[Testo della pagina]
+++++

Da quando Marx ha identificato gli stabilimenti manufatturieri di Manchester come il simbolo della nuova società capitalista, la vita sociale ha subito enormi trasformazioni. Ora che i sistemi sociali, politici ed economici si stanno trasformando in network distribuiti sta emergendo una nuova dinamica umana: il  peer to peer (P2P). Il P2P fa emergere un terzo modello di produzione, un terzo modello di governo, ed un terzo modello di proprietà, in grado di riconfigurare l’economia politica. Questo essay sviluppa il concetto di P2P e cerca di spiegare i nuovi processi sociali che ne derivano.

Peer to Peer

Il P2P non si riferisce a tutti i processi che hanno luogo in network distribuiti: Il P2P designa in maniera specifica tutti quei processi che hanno come obiettivo accrescere la partecipazione da parte di attori che hanno uguale potere. Definiremo in maniera specifica le caratteristiche dei processi P2P.

+++++

[Dati grezzi]
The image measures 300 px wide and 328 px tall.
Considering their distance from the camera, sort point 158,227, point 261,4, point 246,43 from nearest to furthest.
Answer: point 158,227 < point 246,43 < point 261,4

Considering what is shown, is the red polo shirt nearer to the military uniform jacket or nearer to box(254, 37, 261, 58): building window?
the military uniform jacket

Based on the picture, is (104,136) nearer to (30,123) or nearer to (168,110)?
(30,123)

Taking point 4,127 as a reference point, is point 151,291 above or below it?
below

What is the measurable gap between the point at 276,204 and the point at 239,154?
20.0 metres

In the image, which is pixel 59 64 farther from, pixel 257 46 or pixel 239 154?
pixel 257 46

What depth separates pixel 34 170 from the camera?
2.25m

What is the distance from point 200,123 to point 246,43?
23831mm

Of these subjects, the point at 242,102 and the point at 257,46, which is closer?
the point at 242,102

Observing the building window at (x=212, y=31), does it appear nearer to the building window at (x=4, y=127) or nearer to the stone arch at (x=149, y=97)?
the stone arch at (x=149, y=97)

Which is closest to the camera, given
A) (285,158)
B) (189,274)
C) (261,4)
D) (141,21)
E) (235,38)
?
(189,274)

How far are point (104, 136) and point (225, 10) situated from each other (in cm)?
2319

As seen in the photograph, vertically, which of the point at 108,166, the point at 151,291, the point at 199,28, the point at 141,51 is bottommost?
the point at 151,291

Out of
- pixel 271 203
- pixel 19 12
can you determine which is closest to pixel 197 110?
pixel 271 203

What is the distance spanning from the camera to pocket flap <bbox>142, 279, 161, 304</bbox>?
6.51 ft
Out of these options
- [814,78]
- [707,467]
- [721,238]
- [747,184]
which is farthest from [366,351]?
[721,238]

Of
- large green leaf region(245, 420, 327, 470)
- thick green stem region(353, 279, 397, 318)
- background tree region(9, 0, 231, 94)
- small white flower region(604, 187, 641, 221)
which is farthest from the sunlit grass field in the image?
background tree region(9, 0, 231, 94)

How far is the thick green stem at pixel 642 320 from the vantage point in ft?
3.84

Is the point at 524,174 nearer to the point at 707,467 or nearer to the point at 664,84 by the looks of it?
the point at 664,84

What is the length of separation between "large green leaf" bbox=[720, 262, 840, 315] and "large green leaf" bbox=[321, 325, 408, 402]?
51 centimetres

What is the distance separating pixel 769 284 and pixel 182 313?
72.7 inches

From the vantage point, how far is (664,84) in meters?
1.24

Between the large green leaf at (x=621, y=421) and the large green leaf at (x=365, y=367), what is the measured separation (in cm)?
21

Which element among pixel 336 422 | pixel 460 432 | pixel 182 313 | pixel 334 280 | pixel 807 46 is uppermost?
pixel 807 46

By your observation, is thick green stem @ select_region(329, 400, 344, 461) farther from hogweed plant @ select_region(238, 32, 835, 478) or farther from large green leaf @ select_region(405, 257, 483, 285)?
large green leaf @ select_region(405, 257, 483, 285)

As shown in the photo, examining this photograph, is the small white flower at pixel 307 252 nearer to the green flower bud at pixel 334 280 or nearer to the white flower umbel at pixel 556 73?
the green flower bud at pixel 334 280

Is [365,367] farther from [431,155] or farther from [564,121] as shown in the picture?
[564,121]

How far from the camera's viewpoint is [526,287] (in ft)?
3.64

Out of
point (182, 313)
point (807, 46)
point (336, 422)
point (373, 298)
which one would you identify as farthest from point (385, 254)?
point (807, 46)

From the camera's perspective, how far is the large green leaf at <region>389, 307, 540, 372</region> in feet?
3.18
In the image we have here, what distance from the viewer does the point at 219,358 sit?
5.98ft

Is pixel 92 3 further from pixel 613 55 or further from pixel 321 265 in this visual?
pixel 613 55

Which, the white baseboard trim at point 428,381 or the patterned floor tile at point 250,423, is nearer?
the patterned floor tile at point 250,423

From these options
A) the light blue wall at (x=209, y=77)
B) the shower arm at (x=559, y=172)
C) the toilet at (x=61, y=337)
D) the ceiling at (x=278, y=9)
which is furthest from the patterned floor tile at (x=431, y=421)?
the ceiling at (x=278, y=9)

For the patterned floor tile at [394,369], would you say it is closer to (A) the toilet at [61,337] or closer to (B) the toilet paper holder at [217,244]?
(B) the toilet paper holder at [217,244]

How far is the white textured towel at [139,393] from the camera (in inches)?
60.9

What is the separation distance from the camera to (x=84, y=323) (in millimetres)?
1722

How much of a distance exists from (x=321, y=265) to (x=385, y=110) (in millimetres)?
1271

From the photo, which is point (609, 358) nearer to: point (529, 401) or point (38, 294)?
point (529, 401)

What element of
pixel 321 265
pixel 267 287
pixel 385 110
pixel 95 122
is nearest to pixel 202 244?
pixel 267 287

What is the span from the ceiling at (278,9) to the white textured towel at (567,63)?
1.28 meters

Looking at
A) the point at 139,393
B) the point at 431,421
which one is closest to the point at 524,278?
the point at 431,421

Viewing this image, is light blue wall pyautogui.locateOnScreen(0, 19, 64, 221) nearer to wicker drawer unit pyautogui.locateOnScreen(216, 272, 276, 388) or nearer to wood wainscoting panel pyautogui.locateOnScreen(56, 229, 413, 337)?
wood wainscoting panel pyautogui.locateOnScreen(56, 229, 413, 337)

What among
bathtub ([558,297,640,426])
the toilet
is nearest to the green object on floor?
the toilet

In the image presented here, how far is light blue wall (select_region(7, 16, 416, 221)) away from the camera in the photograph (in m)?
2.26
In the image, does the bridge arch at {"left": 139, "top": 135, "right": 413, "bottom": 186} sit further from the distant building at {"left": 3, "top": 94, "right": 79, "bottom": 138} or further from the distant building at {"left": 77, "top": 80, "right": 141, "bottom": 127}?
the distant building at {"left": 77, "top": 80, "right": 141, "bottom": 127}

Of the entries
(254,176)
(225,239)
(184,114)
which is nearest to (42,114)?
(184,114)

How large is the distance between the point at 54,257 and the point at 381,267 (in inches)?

+++++

[Problemi da risolvere]
**a)** Riporta il passo del testo sul peer to peer da "Da quando Marx" a "che ne derivano.", sostituendo "Manchester" con "Birmingham".
**b)** Secondo il testo sul peer to peer, quali processi designa in maniera specifica il P2P?
**c)** Continua il testo sul peer to peer dopo la sua ultima frase.
Le voci non hanno alcun rapporto con il testo sul peer to peer.

[Problemi risolti]
**a)**
Da quando Marx ha identificato gli stabilimenti manufatturieri di Birmingham come il simbolo della nuova società capitalista, la vita sociale ha subito enormi trasformazioni. Ora che i sistemi sociali, politici ed economici si stanno trasformando in network distribuiti sta emergendo una nuova dinamica umana: il  peer to peer (P2P). Il P2P fa emergere un terzo modello di produzione, un terzo modello di governo, ed un terzo modello di proprietà, in grado di riconfigurare l’economia politica. Questo essay sviluppa il concetto di P2P e cerca di spiegare i nuovi processi sociali che ne derivano.

**b)** Il P2P designa i processi che hanno come obiettivo accrescere la partecipazione da parte di attori che hanno uguale potere.

**c)**
Processi P2P:

  • Produzione di valore d’uso attraverso la libera cooperazione di produttori che hanno accesso a capitali distribuiti: questo è il modello di produzione P2P, un terzo modello di produzione, differente dal modello capitalista e da quello della produzione da parte di imprese statali. Questo prodotto non è un valore di scambio per il mercato, ma un valore d’uso per una community di utenti.
  • Sono governati da community di produttori stessi, e non dal mercato e dalle aziende. E’ una modalità di governo P2P, o ‘terza modalità di governo.’
  • Producono valore d’uso liberamente accessibile su base universale, attraverso un nuovo regime di proprietà. Questo è un ‘modello di proprietà Peer’: una ‘terza modalità di proprietà,’ differente da quella privata e da quella pubblica.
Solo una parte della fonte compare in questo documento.